<<<<

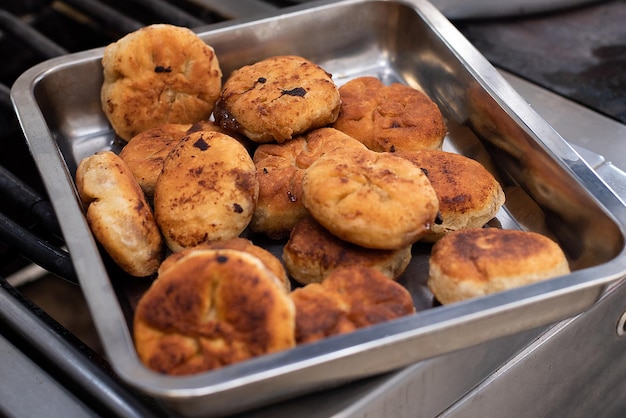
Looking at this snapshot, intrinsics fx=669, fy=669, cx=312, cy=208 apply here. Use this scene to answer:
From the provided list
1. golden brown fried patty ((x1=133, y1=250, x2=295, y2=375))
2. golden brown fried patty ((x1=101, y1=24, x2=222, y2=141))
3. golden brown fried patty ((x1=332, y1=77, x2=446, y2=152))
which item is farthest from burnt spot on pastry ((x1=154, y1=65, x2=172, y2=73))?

>>>>
<<<<

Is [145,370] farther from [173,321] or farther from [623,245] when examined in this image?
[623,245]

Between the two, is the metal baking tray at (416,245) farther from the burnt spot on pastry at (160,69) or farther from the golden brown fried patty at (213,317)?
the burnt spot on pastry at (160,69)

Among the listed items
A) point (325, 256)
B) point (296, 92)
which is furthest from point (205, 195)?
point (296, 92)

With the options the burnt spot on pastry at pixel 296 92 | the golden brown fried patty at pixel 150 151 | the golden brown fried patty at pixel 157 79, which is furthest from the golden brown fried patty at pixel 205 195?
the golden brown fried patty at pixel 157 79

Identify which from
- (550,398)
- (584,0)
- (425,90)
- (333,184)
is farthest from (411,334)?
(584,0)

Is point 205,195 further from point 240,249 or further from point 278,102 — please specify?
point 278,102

>>>>
<<<<

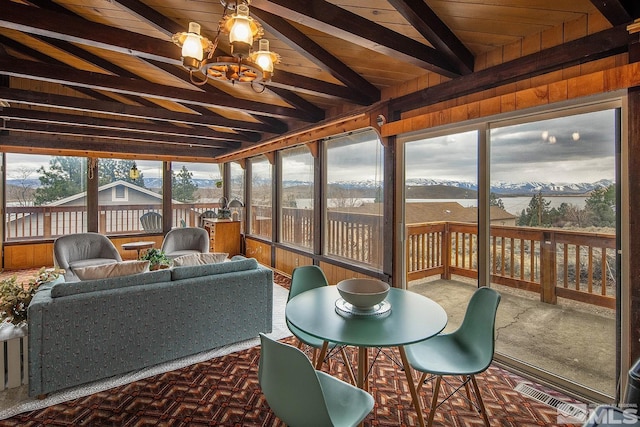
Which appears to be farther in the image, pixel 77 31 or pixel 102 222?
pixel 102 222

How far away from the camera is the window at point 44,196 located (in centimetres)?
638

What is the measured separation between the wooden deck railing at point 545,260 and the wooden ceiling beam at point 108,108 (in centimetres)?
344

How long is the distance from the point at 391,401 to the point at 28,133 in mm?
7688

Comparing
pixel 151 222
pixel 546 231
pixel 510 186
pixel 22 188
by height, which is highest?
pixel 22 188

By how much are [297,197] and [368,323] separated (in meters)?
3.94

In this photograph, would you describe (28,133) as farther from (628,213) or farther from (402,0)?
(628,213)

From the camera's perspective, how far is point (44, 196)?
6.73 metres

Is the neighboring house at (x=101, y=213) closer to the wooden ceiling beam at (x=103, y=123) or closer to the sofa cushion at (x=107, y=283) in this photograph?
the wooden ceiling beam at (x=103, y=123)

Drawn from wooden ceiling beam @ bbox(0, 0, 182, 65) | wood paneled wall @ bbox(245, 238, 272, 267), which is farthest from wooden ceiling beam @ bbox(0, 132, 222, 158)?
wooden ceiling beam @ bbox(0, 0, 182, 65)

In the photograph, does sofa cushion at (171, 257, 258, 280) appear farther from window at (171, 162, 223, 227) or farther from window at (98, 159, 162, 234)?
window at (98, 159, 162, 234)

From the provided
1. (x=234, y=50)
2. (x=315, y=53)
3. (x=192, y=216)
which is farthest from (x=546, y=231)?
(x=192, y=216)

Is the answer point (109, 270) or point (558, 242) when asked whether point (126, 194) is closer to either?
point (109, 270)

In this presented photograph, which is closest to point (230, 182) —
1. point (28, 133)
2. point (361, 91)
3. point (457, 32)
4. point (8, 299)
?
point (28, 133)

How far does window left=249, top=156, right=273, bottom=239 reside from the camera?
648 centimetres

>>>>

* **WHAT YOU SHOULD DO**
Select every line in the records above that contains the string "bbox", and copy those lines out. Treat uppercase and lowercase letters as distinct.

* **TASK OUTPUT**
Drawn from wooden ceiling beam @ bbox(0, 0, 182, 65) | wood paneled wall @ bbox(245, 238, 272, 267), which is farthest from wooden ceiling beam @ bbox(0, 132, 222, 158)?
wooden ceiling beam @ bbox(0, 0, 182, 65)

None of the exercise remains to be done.